The objective of this project is to analyze delivery operations and identify factors affecting delivery time using statistical analysis and data visualization.
Key goals include:
- Cleaning and preprocessing logistics data
- Aggregating segment-level data into trip-level insights
- Performing exploratory data analysis (EDA)
- Detecting and handling outliers
- Engineering meaningful features
- Performing hypothesis testing
- Extracting business insights and recommendations
The dataset contains detailed logistics delivery information including:
- Trip creation timestamps
- Source and destination centers
- Actual delivery time
- OSRM estimated time and distance
- Segment-level travel metrics
The dataset covers deliveries between 12 September 2018 and 8 October 2018.
- Python
- Pandas
- NumPy
- Matplotlib
- Seaborn
- Scikit-learn
- SciPy
- Converted time columns to datetime format
- Removed missing values
- Verified data consistency
Segment-level data was aggregated into:
- Segment-level summaries
- Trip-level summaries
New features created:
- Trip duration
- Month, day, weekday, hour
- Source city and state
- Destination city and state
- Average delivery speed
- Time prediction error
Performed:
- Univariate analysis
- Bivariate analysis
- Multivariate analysis
Key visualizations included:
- Delivery time distribution
- Distance distribution
- Route type comparison
- Correlation heatmaps
Outliers were identified using boxplots and treated using the IQR method.

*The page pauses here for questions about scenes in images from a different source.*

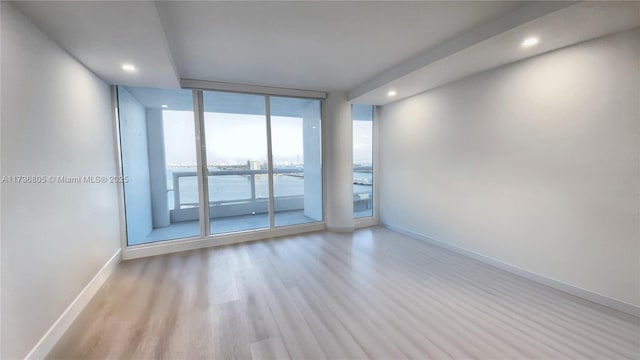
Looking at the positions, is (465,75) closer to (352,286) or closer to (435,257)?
(435,257)

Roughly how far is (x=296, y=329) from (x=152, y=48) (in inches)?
110

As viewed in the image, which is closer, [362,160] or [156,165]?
[156,165]

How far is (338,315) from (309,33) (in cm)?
267

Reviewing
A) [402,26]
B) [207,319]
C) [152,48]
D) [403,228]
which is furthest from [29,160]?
[403,228]

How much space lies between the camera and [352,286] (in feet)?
8.68

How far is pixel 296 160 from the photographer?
4777 millimetres

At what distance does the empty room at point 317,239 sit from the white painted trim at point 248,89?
36mm

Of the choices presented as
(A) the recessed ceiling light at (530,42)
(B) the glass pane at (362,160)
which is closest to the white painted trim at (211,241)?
(B) the glass pane at (362,160)

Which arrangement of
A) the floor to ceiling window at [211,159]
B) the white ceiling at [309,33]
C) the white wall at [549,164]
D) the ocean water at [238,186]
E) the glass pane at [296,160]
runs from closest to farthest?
1. the white ceiling at [309,33]
2. the white wall at [549,164]
3. the floor to ceiling window at [211,159]
4. the ocean water at [238,186]
5. the glass pane at [296,160]

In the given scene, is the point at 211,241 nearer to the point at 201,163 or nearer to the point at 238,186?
the point at 238,186

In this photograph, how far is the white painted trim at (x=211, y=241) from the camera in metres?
3.54

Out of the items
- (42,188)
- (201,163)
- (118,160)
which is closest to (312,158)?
(201,163)

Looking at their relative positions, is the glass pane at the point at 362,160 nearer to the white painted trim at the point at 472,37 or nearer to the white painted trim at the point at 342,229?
the white painted trim at the point at 342,229

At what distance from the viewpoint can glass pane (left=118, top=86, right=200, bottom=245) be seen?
364 centimetres
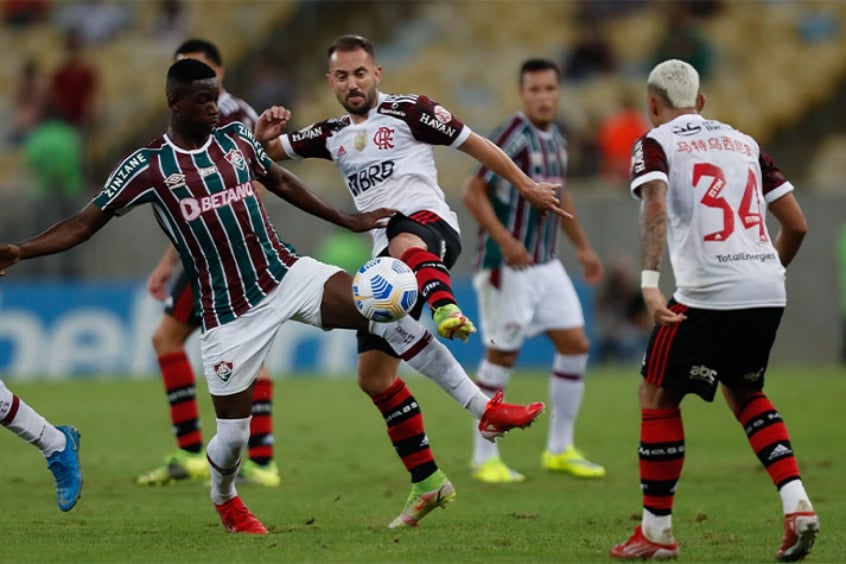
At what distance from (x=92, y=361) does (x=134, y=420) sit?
477cm

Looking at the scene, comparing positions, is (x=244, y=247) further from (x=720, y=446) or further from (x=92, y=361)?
(x=92, y=361)

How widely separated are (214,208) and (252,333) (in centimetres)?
68

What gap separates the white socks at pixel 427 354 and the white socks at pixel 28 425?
6.09ft

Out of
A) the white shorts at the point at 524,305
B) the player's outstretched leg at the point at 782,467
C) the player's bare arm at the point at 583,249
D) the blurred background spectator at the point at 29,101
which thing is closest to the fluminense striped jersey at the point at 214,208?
the player's outstretched leg at the point at 782,467

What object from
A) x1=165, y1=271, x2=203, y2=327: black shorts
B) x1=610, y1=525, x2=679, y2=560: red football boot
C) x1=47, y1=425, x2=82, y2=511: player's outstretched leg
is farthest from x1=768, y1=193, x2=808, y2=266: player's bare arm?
x1=165, y1=271, x2=203, y2=327: black shorts

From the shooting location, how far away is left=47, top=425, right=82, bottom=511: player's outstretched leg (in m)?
7.90

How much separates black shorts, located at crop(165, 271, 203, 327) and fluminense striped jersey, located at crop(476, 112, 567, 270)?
2262 millimetres

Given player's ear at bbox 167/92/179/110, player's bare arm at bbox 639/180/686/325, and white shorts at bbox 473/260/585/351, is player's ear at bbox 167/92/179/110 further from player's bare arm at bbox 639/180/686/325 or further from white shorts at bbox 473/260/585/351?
white shorts at bbox 473/260/585/351

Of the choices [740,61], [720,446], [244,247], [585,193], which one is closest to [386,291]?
[244,247]

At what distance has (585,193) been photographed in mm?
20734

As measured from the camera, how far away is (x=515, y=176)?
7973 mm

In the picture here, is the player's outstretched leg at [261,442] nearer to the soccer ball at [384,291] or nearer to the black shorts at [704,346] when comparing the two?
the soccer ball at [384,291]

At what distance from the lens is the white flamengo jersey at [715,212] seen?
275 inches

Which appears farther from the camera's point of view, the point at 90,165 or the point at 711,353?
the point at 90,165
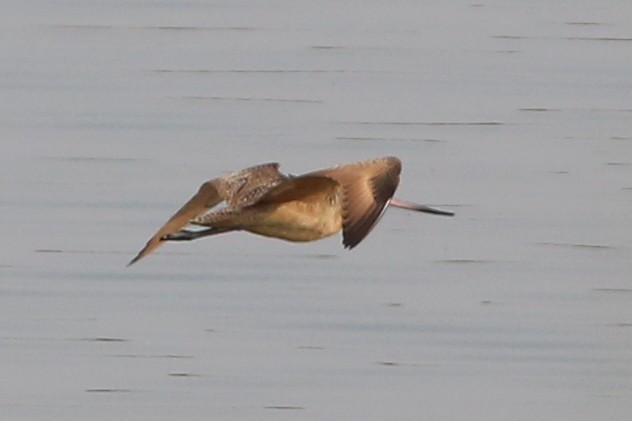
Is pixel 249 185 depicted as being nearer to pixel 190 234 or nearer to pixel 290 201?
pixel 290 201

- Categorical variables encoded using One-Hot Encoding
- Numerical variables normalized using MinMaxScaler
Statistical hypothesis testing was conducted to validate relationships between aggregated delivery metrics.
Tests performed:
- Actual delivery time vs OSRM estimated time
- Actual time vs segment-level actual time
- OSRM distance vs segment OSRM distance
- OSRM time vs segment OSRM time
Paired t-tests were used for statistical validation.
- Actual delivery times are significantly higher than OSRM estimated times.
- Delivery time strongly correlates with delivery distance.
- Major logistics hubs include Bengaluru, Mumbai, and Gurgaon.
- The highest delivery activity occurs in Maharashtra, Karnataka, and Haryana.
- Operational delays may occur between delivery segments due to hub processing or logistics operations.
- Improve route prediction models by incorporating traffic and operational delays.
- Optimize high-volume logistics corridors.
- Improve processing efficiency at intermediate logistics hubs.
- Focus operational improvements on high-volume cities such as Bengaluru, Mumbai, and Gurgaon.